No human aqueduct could sufficiently carry this saving flow. Not even the great aqueduct of the mighty procurator could bear it. But Christ has created for us, in His love, a perfect aqueduct of grace in His Mystical Body, the Church. He wills that the fountain of grace and mercy that flows from the Cross be given to us in an unending stream until the end of time. And He transmits that grace through the Sacraments of His Church. Here, He makes the blood and water flow from this Temple: it streams from the confessional to cleanse us, and from the altar to feed us. We’re part of a real rebellion, caught up in grumbling against God and each other. We’re all in need of His cleansing, life-giving stream. No earthly power can offer us what the Lord wills to give us in this place.

So what should we do?

We’re the barren tree, desperately waiting for a drink, for nourishment and fertility from the Lord. We’re thirsty for His grace. If we think it’s not us, we can’t receive well what the Lord wants to give us. If we think Confession is for someone else, and that we don’t need it, we’re cutting ourselves off from what the Lord is providing. The Sacrament of Confession is given by the Lord for each of us.

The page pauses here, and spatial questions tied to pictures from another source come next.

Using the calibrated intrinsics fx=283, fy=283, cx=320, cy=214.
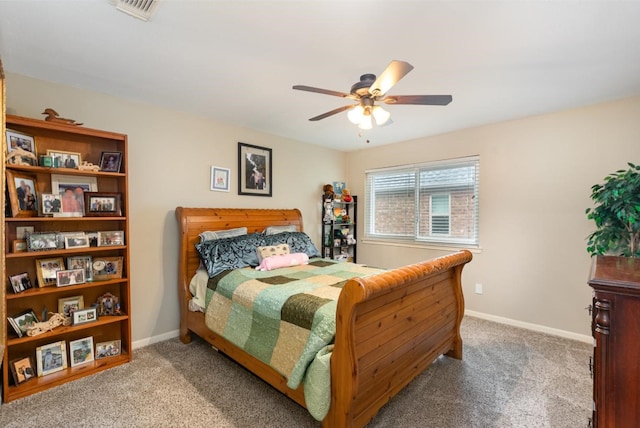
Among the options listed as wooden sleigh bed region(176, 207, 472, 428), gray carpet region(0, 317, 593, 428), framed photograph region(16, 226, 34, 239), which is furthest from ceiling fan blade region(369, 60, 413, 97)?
framed photograph region(16, 226, 34, 239)

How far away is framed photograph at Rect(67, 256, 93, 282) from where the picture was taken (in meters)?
2.33

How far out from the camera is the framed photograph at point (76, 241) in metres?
2.24

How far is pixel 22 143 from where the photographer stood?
6.98 ft

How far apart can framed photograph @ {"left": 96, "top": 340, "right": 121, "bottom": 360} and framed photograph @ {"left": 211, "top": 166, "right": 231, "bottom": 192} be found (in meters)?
1.76

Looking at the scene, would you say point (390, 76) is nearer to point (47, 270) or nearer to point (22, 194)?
point (22, 194)

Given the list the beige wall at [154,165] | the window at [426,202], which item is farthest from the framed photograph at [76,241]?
the window at [426,202]

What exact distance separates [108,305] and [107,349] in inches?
→ 15.0

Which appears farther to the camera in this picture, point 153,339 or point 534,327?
point 534,327

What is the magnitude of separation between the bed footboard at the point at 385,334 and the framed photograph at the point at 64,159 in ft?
7.93

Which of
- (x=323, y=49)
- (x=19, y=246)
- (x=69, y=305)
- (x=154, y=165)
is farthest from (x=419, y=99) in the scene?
(x=69, y=305)

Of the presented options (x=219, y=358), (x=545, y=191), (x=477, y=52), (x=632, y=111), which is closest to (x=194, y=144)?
(x=219, y=358)

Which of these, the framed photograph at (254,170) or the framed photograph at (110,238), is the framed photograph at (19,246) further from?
the framed photograph at (254,170)

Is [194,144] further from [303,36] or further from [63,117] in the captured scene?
[303,36]

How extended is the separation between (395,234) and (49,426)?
405 cm
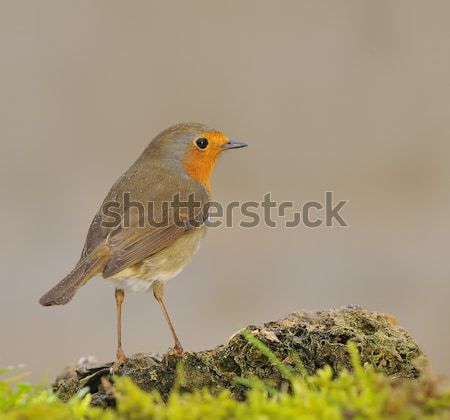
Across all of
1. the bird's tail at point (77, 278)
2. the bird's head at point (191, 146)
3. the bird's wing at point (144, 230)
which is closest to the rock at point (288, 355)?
the bird's tail at point (77, 278)

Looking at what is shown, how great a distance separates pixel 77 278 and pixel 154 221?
27.8 inches

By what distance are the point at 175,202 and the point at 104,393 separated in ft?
7.98

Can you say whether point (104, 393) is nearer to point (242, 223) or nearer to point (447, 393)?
point (447, 393)

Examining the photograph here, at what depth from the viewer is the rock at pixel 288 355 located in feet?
9.96

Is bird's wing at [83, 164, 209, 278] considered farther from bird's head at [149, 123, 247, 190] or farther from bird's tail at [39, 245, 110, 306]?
bird's head at [149, 123, 247, 190]

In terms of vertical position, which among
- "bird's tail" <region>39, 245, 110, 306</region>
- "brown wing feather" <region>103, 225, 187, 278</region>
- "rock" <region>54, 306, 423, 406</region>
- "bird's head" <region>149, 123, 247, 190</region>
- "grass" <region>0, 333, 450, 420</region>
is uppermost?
"bird's head" <region>149, 123, 247, 190</region>

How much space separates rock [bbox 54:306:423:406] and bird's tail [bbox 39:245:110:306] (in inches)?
38.6

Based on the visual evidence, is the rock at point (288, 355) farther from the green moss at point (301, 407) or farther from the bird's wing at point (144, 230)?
the bird's wing at point (144, 230)

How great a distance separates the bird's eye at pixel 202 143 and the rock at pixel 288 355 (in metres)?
2.47

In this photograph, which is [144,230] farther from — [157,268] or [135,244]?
[157,268]

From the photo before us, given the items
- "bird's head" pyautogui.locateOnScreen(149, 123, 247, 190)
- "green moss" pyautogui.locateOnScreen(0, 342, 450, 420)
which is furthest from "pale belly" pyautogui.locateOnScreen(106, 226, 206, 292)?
"green moss" pyautogui.locateOnScreen(0, 342, 450, 420)

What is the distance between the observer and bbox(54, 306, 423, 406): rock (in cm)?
304

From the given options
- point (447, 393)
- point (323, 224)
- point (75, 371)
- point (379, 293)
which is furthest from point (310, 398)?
point (323, 224)

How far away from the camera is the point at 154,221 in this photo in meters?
5.04
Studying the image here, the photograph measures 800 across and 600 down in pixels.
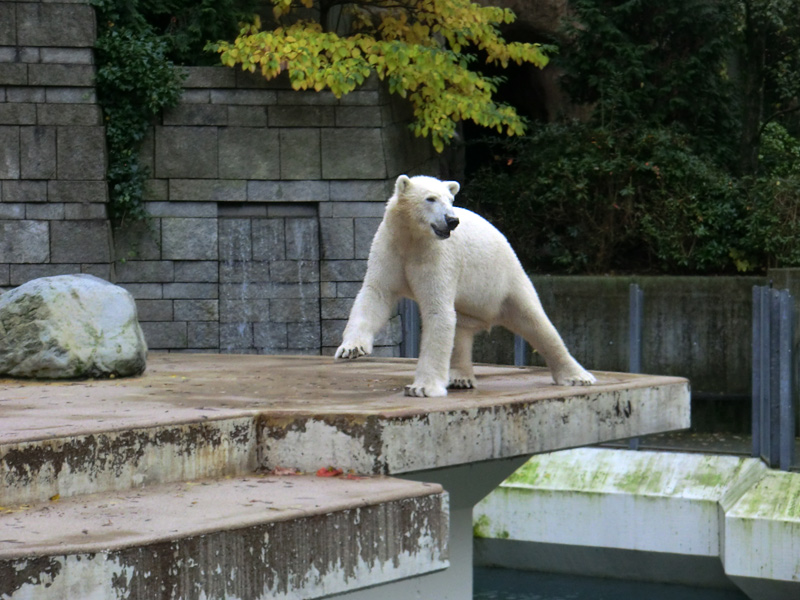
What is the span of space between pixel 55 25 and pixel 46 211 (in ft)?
4.78

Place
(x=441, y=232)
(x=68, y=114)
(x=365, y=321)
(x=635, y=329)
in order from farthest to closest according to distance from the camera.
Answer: (x=68, y=114)
(x=635, y=329)
(x=365, y=321)
(x=441, y=232)

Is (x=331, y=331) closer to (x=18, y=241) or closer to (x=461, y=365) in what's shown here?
(x=18, y=241)

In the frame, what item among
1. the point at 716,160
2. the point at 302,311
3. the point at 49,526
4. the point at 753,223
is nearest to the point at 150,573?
the point at 49,526

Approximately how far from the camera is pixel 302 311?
9.38 metres

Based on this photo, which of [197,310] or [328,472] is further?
[197,310]

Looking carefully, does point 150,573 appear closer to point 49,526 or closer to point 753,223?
point 49,526

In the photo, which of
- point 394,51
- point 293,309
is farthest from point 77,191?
point 394,51

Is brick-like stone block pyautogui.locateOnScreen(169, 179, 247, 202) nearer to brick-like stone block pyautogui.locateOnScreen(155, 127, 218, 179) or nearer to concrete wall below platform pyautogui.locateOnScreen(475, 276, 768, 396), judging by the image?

Let’s not cut ourselves off from His stream of grace.

1. We need to let the Lord strike us, in our conscience, about our own sinfulness. We can let Him do this by making a daily examination of conscience, perhaps before we go to bed, when we say our night prayers.

2. And then we need to knock at the door of His mercy, coming often to confession. Here, we tap into the aqueduct of grace made by the Lord Himself.

3.Through the action of His priest, we are reminded to keep connected to the aqueduct of grace, not only being present to the Sacraments of the Church, but do our best to have a lively participation in the life of this parish – growing, serving, giving together, becoming a fruitful vine in the Lord’s vineyard.

If we can commit to doing this, when the Lord comes around to check the garden of our lives, perhaps at the end of our season, at the hour of death, He will be pleased to find us fruitful, satisfied, nourished… and His. By His grace, we can be transplanted to the glory of Heaven, with Our Lady and all the saints, Who drink eternally from the foun- tain of God’s grace.

Can we, for love of Him, strike down our egos so that he can raise us up? Could we endure the confessional for the sake of a kingdom? Are we able to partake worthily in the Sacrament of His Body and Blood now, as a pledge of our eternal salvation? May God so move strike our hearts, and draw them to His Own Sacred Heart, struck for love of us? Amen.